The Cult of Busy
How long will you go on before hearing the echoes of grace?
What is it with always describing ourselves as busy? Why is it such common parlance to describe our existences in this way? Tim Kreider calls this “the Busy trap.”
How was your day today? — Busy.
Did you have a nice weekend? — Yeah, it was busy.
Hey! How are you doing? — Man, I’m so busy.
What are you up to these days? — Things are crazy busy!
Surely, when we use the word “busy” in this way, we are not saying anything of substance? Do any of us not feel as though we live busy lives? I have never heard a person complain from having too much time on his hands. It seems to run through all of our fingers.
“Total human autonomy is a beautiful lie. It is one of the myths of our age.”
Ironically, to lament or complain in this way is almost a boast in disguise. We want our friends to know that we are productive human beings. We are out there, in the world, executing decisions. Getting stuff done. And we are busy. Look at us being being.
Much of our excessive use and abuse of the word ‘busy’ comes from the collective game that we play as a society to out-busy one another. Our Western culture runs as a meritocracy. We strive for success on a variety of fronts: in monetary terms; with respect to the status of our work; the possessions we own — cars, charisma, and clothing and so on. People are ranked and ordered based upon their achievements.
The Problem of Meritocracy
Hear me out though…To acheive and succeed in life is not, of itself, something negative. However, the problems arise when we begin to define ourselves by our achievements. The measure to which we succeed then becomes the measure to which we are confident in our identity.
This may feel well and good when all is well and all is good. But it will not always be this way. There are many ‘uncontrollables’ in life, where the opportunity for success is taken out of our hands. Total human autonomy is a beautiful lie. It is one of the myths of our age. There will be many times in life when unavoidable failure slaps us in the face. Life does not always turn out the way that we expect or imagine.
Can we truly base our happiness on the immediate, fluctuating happenings of life? Will we not be tossed to-and-fro by the successes and failures that we all experience? Is there really any stability here?
The Sea under the Setting Sun
Imagine a man snorkling in the sea at sunset. As the daylight fades, the man’s view of the vivid sea life becomes blurred and darkened. Meanwhile, above him is a beautiful sunset offering the spectacle of a lifetime. Blues and reds. Oranges and purples. Colours like a painter’s palette appear in the sky. Every time the man resurfaces to take in another breath he has an opportunity to enjoy the wondrous sky. However, in his enthusiasm to catch fleeting glimpses of small fish below, he quickly submerges himself again. He turns his head downwards. He buries his face in the sea, not knowing how close the sand is to his face.
Sometimes we catch glimpses of the Sunset. We hear faint echoes of grace. We dare to imagine a world where Peace and Acceptance are our friends. But instead we only resurface for a short moment, to take breath, before plunging ourselves back into the murky waters of the meritocracy.

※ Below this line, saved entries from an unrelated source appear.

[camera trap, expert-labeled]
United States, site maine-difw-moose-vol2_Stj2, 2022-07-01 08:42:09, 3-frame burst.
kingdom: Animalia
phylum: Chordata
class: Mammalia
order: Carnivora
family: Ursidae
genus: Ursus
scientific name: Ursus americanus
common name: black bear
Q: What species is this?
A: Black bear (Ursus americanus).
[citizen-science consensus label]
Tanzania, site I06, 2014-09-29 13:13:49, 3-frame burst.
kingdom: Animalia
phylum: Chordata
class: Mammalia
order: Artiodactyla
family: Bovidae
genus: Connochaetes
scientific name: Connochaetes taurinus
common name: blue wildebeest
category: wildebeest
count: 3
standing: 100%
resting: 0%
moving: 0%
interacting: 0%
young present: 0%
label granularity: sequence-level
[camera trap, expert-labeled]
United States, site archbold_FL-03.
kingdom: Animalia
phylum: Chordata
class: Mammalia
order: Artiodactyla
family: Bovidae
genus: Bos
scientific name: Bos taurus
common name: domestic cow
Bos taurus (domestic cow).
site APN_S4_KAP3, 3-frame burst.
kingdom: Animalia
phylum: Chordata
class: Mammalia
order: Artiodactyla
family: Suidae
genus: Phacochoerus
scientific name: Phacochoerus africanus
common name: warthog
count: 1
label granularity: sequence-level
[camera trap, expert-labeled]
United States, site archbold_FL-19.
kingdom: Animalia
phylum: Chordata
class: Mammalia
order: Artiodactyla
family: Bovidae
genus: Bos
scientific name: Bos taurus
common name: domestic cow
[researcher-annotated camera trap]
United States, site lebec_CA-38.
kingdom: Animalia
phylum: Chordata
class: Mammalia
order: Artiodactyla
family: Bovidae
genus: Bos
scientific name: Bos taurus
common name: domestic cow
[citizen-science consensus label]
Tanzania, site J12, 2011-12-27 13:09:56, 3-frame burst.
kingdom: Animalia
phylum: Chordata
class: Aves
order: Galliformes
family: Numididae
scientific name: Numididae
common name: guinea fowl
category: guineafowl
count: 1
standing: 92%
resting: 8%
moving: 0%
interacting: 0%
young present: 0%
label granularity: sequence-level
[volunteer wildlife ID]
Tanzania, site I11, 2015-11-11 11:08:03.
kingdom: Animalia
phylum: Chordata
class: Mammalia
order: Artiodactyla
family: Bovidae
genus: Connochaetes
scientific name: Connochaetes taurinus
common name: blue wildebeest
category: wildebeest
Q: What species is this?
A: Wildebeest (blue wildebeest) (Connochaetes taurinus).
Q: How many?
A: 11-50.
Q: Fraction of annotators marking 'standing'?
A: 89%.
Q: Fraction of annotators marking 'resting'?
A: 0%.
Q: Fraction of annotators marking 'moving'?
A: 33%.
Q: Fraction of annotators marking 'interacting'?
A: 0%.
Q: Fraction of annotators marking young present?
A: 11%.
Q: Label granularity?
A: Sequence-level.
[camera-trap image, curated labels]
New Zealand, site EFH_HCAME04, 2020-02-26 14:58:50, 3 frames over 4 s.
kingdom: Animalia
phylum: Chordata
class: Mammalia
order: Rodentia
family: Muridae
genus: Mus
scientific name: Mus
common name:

Here, there is no question of a better alternative. All we can see is that which is immediately before our eyes — a pernicious world where strong identity is forged and frazzled as we succeed and fail.
We too easily presume that the echoes of grace, by nature of being different to hear, belong to some far-flung land. We think them to be foreign. In reality, the water is still in our ears. It is our familiarity with the meritocracy that stops us from fully bearing sight of that which is before us. Grace is closer to us than we realise.
Striving to Enter Rest
And this is the message of the Christian Church — grace is close to us. How can this be so? By nature of the God-man, Jesus, coming into the world. In Jesus, God does not remain aloof or distant. He comes close to his creation, becoming like us that we might become like Him.
God comes to tell us, through his incarnate self, of another world. A world more real and more beautiful than the one we normally see. The currency of this world is Love. God, in Jesus, invites us to Himself, to a life of joy and satisfaction. And He does so with no predication on our part. We need not prove ourselves worthy. The Gospel is not a meritocracy.
The only effort or work that God deems necessary on our part is this: “Let us therefore make every effort to enter that rest” (Hebrews 4:11). And “that rest” which is spoken of refers to the rest of acceptance and peace that we find in God. It is the acceptance that God offers to us when we acknowledge that it is not about how much we achieve or succeed, but how greatly Christ has succeeded.
Friends, let us only strive to that end.